__ПРИМЕНИТЕ ПРОЧИТАННОЕ__.
- a) Перепишите из рассказа о поездке к папе отрывок от «Только в одном» до «сердце его успокоится.» слово в слово.
- b) Какие визы были у мамы с двумя девочками в рассказе о поездке к папе?
- c) Продолжите рассказ о поездке к папе, начав сразу после его последней фразы.

__ИСХОДНЫЙ ТЕКСТ__.

────────────────────

И уставшему к концу смены офицеру в форме польского таможенника – привычным наметанным глазом он выделил из толпы пассажиров маму с двумя девочками, с приглашением и двухнедельными визами.
Только в одном профи ошибся – нам не нужна была Rzeczpospolita*, нас не манили высокие шпили католических костелов Кракова или красавица Варшава и мы не были в курсе почем обменивают злотые на доллары.
– Что пани собирается делать в Польше?! И где пани будет жить?!
– Мы едем к папе, дядя-полицейский, – прошептала маленькая девочка. – Мы не едем в Польшу.
– А где живет наш папа? – насмешливо прошипел таможенник и приготовился выслушивать очередную слезливую байку с путанными названиям отелей, незнакомых имен и городов.
Но гордое семейное знамя уже незримо реяло на флагштоке, сияли на ветру золотые буквы семейного девиза, а мама (штурман, боцман, кок и судовой врач в одном лице) раскладывала на столе перед опешившим от нежданного натиска офицером пасьянс веером: что было, что будет, чем сердце его успокоится.

────────────────────

__Собранные данные__.
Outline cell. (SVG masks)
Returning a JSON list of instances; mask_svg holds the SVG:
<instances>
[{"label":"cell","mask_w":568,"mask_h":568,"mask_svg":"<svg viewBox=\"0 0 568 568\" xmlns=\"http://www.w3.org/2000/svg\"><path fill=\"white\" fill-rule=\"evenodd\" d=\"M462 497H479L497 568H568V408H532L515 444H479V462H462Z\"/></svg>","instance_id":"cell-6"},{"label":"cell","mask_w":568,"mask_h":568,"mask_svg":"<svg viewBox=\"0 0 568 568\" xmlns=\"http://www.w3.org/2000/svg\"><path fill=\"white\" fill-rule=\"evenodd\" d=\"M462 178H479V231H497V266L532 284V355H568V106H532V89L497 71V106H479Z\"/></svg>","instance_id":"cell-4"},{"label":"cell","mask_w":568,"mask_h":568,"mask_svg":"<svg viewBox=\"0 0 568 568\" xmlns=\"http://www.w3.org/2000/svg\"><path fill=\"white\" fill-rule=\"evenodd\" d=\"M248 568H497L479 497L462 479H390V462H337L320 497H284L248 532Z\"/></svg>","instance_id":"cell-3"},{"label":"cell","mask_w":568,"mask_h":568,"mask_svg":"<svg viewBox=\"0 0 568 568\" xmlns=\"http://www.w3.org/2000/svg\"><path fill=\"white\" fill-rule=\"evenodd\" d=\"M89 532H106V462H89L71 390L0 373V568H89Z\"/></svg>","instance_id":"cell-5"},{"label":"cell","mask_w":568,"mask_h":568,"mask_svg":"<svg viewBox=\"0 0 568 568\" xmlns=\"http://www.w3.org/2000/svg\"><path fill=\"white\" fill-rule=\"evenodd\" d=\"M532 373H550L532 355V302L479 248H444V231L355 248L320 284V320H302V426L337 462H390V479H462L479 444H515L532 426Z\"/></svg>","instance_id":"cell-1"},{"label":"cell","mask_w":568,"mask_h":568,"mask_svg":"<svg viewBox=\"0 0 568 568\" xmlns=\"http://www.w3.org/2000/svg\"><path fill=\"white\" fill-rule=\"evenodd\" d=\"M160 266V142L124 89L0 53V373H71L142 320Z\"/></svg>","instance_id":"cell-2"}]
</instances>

────────────────────

__РЕЗУЛЬТАТЫ ЗАДАНИЙ__.
- a)
Только в одном профи ошибся – нам не нужна была Rzeczpospolita*, нас не манили высокие шпили католических костелов Кракова или красавица Варшава и мы не были в курсе почем обменивают злотые на доллары.
– Что пани собирается делать в Польше?! И где пани будет жить?!
– Мы едем к папе, дядя-полицейский, – прошептала маленькая девочка. – Мы не едем в Польшу.
– А где живет наш папа? – насмешливо прошипел таможенник и приготовился выслушивать очередную слезливую байку с путанными названиям отелей, незнакомых имен и городов.
Но гордое семейное знамя уже незримо реяло на флагштоке, сияли на ветру золотые буквы семейного девиза, а мама (штурман, боцман, кок и судовой врач в одном лице) раскладывала на столе перед опешившим от нежданного натиска офицером пасьянс веером: что было, что будет, чем сердце его успокоится.

- b) Двухнедельные.

- c)
Мелькали визы, разрешения, виды на жительство, контракты.
Последней каплей стали билеты на самолет, где конечным пунктом назначения был прописан город у подножия древнего вулкана на берегу лазурного океана – Фуншал, Мадейра, Португалия.
Билеты были только в одну сторону.
Без права на ошибку.
С верой в себя.
С надеждой на встречу.
И с безграничной любовью.
О ней трогательно запела золотоволосая кукла в руках у младшей из мокрячек – дочка изо всех сил сжимая игрушку-талисман, надавила на кнопку под платьицем и слова, которые прозвучали в пустынной комнате таможенного досмотра прощальным приветом из прошлой жизни, были по-детски чисты, честны и искренни:
– Слушай, как бьется мое сердечко – тук-тук-тук!
Это значит: Я тебя люблю!
Фото Ольги Максымив
Нас отпустили.
Последнее, что я по-настоящему помню (хотя еще была долгая дорога, часы ожидания, стучащие от страха зубы, вкусный обед, приветливые стюардессы и кофе в Лиссабоне) – посадочные огни аэропорта и взволнованно размахивающий руками папа-капитан.
А маленькая кукла жива до сих пор.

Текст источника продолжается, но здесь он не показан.